Content starts

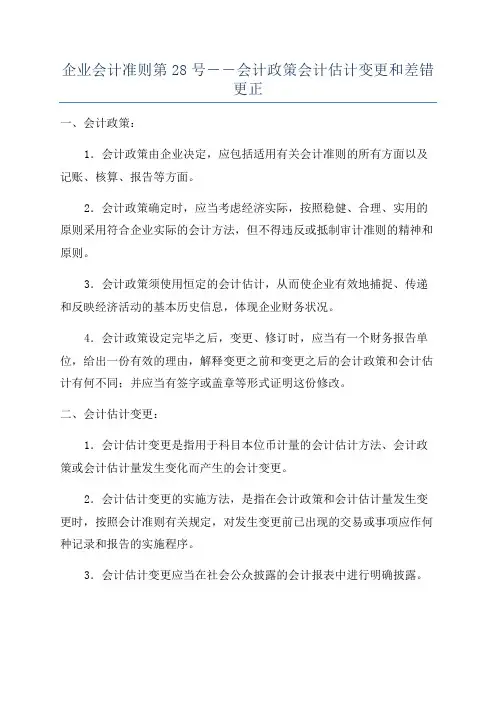 企业会计准则第 28 号——会计政策会计估计变更和差错更正

一、会计政策：

1．会计政策由企业决定，应包括适用有关会计准则的所有方面以及记账、核算、报告等方面。

2．会计政策确定时，应当考虑经济实际，按照稳健、合理、实用的原则采用符合企业实际的会计方法，但不得违反或抵制审计准则的精神和原则。

3．会计政策须使用恒定的会计估计，从而使企业有效地捕捉、传递和反映经济活动的基本历史信息，体现企业财务状况。

4．会计政策设定完毕之后，变更、修订时，应当有一个财务报告单位，给出一份有效的理由，解释变更之前和变更之后的会计政策和会计估计有何不同；并应当有签字或盖章等形式证明这份修改。

二、会计估计变更：

1．会计估计变更是指用于科目本位币计量的会计估计方法、会计政策或会计估计量发生变化而产生的会计变更。

2．会计估计变更的实施方法，是指在会计政策和会计估计量发生变更时，按照会计准则有关规定，对发生变更前已出现的交易或事项应作何种记录和报告的实施程序。

3．会计估计变更应当在社会公众披露的会计报表中进行明确披露。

Content ends

Requirement: Repeat the listing in full and to the letter, excluding every image.

Response for this exercise:
 企业会计准则第 28 号——会计政策会计估计变更和差错更正

一、会计政策：

1．会计政策由企业决定，应包括适用有关会计准则的所有方面以及记账、核算、报告等方面。

2．会计政策确定时，应当考虑经济实际，按照稳健、合理、实用的原则采用符合企业实际的会计方法，但不得违反或抵制审计准则的精神和原则。

3．会计政策须使用恒定的会计估计，从而使企业有效地捕捉、传递和反映经济活动的基本历史信息，体现企业财务状况。

4．会计政策设定完毕之后，变更、修订时，应当有一个财务报告单位，给出一份有效的理由，解释变更之前和变更之后的会计政策和会计估计有何不同；并应当有签字或盖章等形式证明这份修改。

二、会计估计变更：

1．会计估计变更是指用于科目本位币计量的会计估计方法、会计政策或会计估计量发生变化而产生的会计变更。

2．会计估计变更的实施方法，是指在会计政策和会计估计量发生变更时，按照会计准则有关规定，对发生变更前已出现的交易或事项应作何种记录和报告的实施程序。

3．会计估计变更应当在社会公众披露的会计报表中进行明确披露。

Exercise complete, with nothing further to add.